» **SOURCE EXTRACT**
╔══

Healthplan Spain


Spotlight On Spain: Seville Expat Tips

Seville, the capital city of Andalusia, effortlessly blends rich history with vibrant modernity, captivating residents and visitors alike.

Nestled along the Guadalquivir River, it exudes an ancient aura, with its UNESCO World Heritage Site historic centre and narrow streets brimming with tales of centuries past. The city's warm Mediterranean climate invites exploration, while its diverse neighbourhoods, from bohemian Alameda de Hércules to upscale El Arenal, offer something for everyone.

Seville's culinary scene is a gastronomic paradise, and its festivals like Semana Santa and Feria de Abril showcase its unwavering commitment to tradition. Embracing a slower pace of life, Seville fosters a strong sense of community and warmly welcomes visitors from around the world.

In this article, we will explore Seville's diverse population, favourable climate, renowned universities, and must-visit attractions that make it an irresistible destination. Join us on a journey to uncover the hidden gems and cherished landmarks that make Seville a truly unforgettable experience.

Population of Seville by Nationality

As of July 1, 2022, the resident population in Seville amounts to 1,963,000 individuals. Among them, 86,902 are of foreign origin. Over the past five years, according to data from the INE, the foreign population residing in the province of Seville has experienced a significant increase of 26.3%, equivalent to 22,905 additional individuals.

╚══

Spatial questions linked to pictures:
╔══

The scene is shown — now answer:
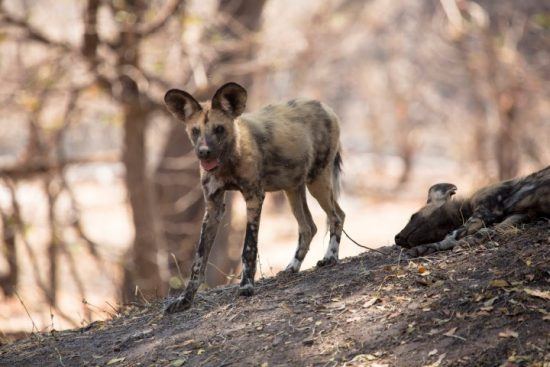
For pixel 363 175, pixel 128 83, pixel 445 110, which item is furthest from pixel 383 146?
pixel 128 83

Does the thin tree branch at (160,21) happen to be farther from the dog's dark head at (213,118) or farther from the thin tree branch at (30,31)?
the dog's dark head at (213,118)

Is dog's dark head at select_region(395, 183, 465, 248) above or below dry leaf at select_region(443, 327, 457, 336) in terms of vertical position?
→ above

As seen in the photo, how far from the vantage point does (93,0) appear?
304 inches

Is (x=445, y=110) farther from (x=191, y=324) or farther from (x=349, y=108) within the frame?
(x=191, y=324)

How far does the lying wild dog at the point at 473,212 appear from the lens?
3939 millimetres

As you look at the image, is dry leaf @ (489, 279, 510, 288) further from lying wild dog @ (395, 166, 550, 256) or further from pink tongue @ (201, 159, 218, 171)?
pink tongue @ (201, 159, 218, 171)

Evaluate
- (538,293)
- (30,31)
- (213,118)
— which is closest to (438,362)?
(538,293)

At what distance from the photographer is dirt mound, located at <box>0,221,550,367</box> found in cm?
283

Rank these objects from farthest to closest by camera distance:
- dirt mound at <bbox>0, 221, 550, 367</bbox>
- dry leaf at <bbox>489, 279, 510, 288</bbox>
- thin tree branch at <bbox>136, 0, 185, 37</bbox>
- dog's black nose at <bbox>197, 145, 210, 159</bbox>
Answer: thin tree branch at <bbox>136, 0, 185, 37</bbox> < dog's black nose at <bbox>197, 145, 210, 159</bbox> < dry leaf at <bbox>489, 279, 510, 288</bbox> < dirt mound at <bbox>0, 221, 550, 367</bbox>

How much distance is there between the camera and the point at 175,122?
30.0 feet

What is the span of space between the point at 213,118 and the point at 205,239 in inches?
25.0

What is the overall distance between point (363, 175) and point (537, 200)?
14490mm

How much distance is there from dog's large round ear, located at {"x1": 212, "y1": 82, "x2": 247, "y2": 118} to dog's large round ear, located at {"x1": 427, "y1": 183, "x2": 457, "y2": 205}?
118 cm

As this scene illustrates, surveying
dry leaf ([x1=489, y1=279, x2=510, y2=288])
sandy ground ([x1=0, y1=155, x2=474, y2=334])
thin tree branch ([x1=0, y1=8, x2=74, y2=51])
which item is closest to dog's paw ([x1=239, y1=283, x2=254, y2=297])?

╚══

» **TASK INSTRUCTIONS**
1. Using the Seville article, explain in one to three sentences what it says makes Seville an irresistible destination.
2. Extend the Seville article beyond its final sentence on the growth of the foreign population.
The material bears no relation to the Seville article.

» **ANSWERS FOR THIS EXERCISE**
1. The article names Seville's diverse population, favourable climate, renowned universities, and must-visit attractions as what make the city an irresistible destination.

2.
In July 2016, the number of foreign residents in the province of Seville was 63,997. By July 2022, this figure had risen to 86,902, reflecting substantial growth. Importantly, these increases in the foreign population do not impact the overall figures of the provincial population.

Regarding the migratory balance, which accounts for the difference between people migrating out and immigrants arriving, Seville recorded a positive balance of 4,623 individuals in 2022. This number represents a significant increase compared to the balance of 1,113 individuals registered in 2021.

According to data for January 2022 from the Institute of National Statistics (INE), Seville has a large foreign population of 80,150 inhabitants.

Of these the largest population are those from Morocco with 10,843. This is followed by those from Romania (8,015), China (5,551) and Colombia (4,814).

Other notable foreign residents are Italians (2,797) British (2,317), French (1,748) and Germans (867).

Weather and climate

Seville is known for its Mediterranean climate, characterised by hot, dry summers and mild winters.

Weather: Seville is tucked away in what is sometimes referred to as the "Iberian oven" because of the hot air that blows in from North Africa. This makes it an appealing destination for visitors all year round.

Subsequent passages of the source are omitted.